* **TEXT EXCERPT**:
┄┄┄┄┄┄┄┄┄┄

Proton radiotherapy for gynecologic neoplasms.

Author information

a Department of Radiation Oncology , University of Nebraska Medical Center , Omaha , NE , USA.
b Department of Radiation Oncology , University of Pennsylvania , Philadelphia , PA , USA.
c Department of Radiation Oncology , University of Pittsburgh Medical Center , Pittsburgh , PA , USA.
d Department of Radiation Oncology , University of Maryland Medical Center , Baltimore , MD , USA.



Proton beam therapy (PBT) is increasingly being used globally to treat a variety of malignancies. This is the first review assessing PBT for gynecologic neoplasms. Dose distribution to organs-at-risk (OARs), particularly bone marrow (BM), is addressed. Clinical outcomes and toxicity data are detailed.


Systematic searches of PubMed, EMBASE, abstracts from meetings of the American Society for Radiation Oncology, Particle Therapy Co-Operative Group, and American Society of Clinical Oncology were conducted for publications. There were no restrictions on publication dates. Sixteen original investigations were identified and analyzed for this review.


The available evidence for PBT in treating gynecologic cancers is of both low quantity and quality. The most studied scenarios for PBT include treatment of para-aortic lymph nodes, re-irradiation, and as an alternative to brachytherapy, and these also represent indications with the greatest opportunity for demonstrating as yet unproven toxicity reductions. Dosimetric studies have shown significantly decreased dose to OARs, such as the rectum, bladder, bowel, kidneys, BM, and femoral heads. This dose reduction to OARs with PBT is more pronounced within the low-dose volumes than the higher dose volumes, which radiobiologically could be expected to lower second malignancy rates. Clinical data, though no level 1 evidence, show appropriate stage-specific tumor control and outcomes with PBT treatment, along with low toxicity rates.


The existing data, albeit limited, warrant and can help guide larger scale and higher quality studies addressing whether PBT could provide clinically meaningful differences in toxicities and outcomes in women with gynecologic neoplasms.

┄┄┄┄┄┄┄┄┄┄

* **EXERCISE AIM**:
Can you repeat the proton radiotherapy abstract word for word, starting with "Proton radiotherapy for" and going on through "Philadelphia , PA , USA."?

* **INPUT DATA**:
┄┄┄┄┄┄┄┄┄┄

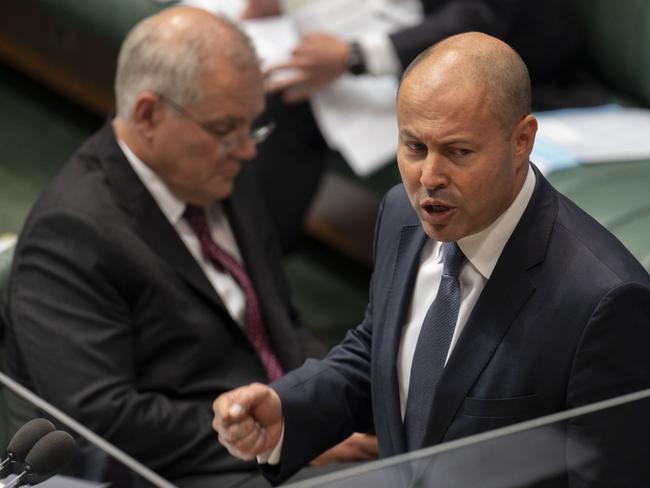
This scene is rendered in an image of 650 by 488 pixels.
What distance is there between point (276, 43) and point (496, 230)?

┄┄┄┄┄┄┄┄┄┄

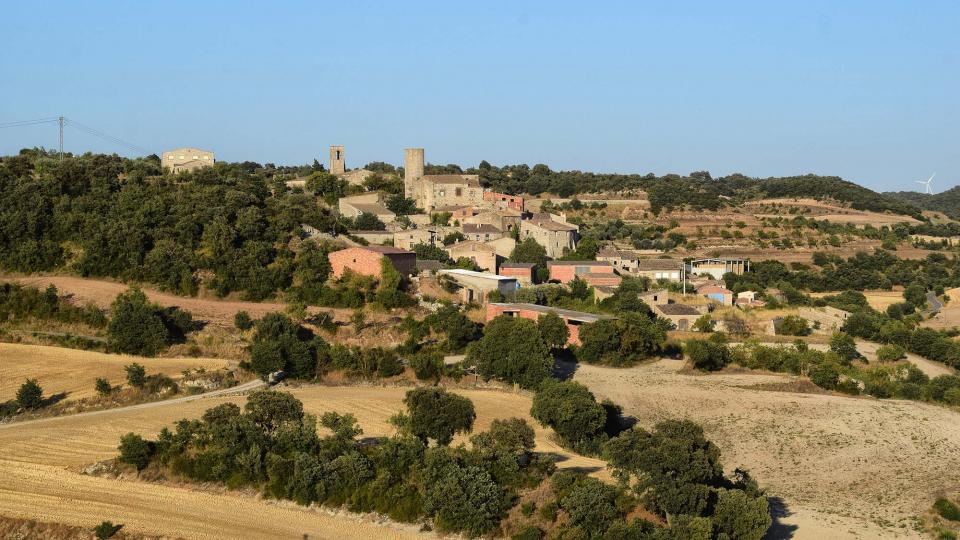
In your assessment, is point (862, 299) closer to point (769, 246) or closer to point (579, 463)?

┄┄┄┄┄┄┄┄┄┄

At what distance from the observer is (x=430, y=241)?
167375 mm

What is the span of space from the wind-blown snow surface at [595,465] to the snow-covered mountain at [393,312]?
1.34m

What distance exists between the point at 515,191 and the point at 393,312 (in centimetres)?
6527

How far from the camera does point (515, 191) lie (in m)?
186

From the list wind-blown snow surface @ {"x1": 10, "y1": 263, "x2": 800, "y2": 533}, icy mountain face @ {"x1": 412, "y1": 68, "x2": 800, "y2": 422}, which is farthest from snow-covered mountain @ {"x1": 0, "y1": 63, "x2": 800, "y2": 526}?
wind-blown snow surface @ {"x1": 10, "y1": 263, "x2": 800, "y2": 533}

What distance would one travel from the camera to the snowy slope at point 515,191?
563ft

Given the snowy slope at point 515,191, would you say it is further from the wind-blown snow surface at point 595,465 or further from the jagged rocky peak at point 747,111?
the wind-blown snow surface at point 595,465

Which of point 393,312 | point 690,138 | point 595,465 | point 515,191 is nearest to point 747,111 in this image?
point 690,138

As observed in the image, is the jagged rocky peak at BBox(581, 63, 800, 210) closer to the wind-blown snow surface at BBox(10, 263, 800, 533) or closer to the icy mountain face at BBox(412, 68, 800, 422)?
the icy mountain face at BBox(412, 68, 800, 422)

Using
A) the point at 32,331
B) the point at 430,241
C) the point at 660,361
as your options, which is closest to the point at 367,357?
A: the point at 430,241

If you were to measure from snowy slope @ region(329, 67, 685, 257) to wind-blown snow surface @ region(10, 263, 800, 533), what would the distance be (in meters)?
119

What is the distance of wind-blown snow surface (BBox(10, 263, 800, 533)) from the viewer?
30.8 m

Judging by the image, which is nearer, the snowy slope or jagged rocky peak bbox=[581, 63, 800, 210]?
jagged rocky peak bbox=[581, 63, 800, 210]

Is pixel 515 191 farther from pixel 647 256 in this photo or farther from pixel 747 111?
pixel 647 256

┄┄┄┄┄┄┄┄┄┄

* **OUTPUT OF THE TASK**:
Proton radiotherapy for gynecologic neoplasms.

Author information

a Department of Radiation Oncology , University of Nebraska Medical Center , Omaha , NE , USA.
b Department of Radiation Oncology , University of Pennsylvania , Philadelphia , PA , USA.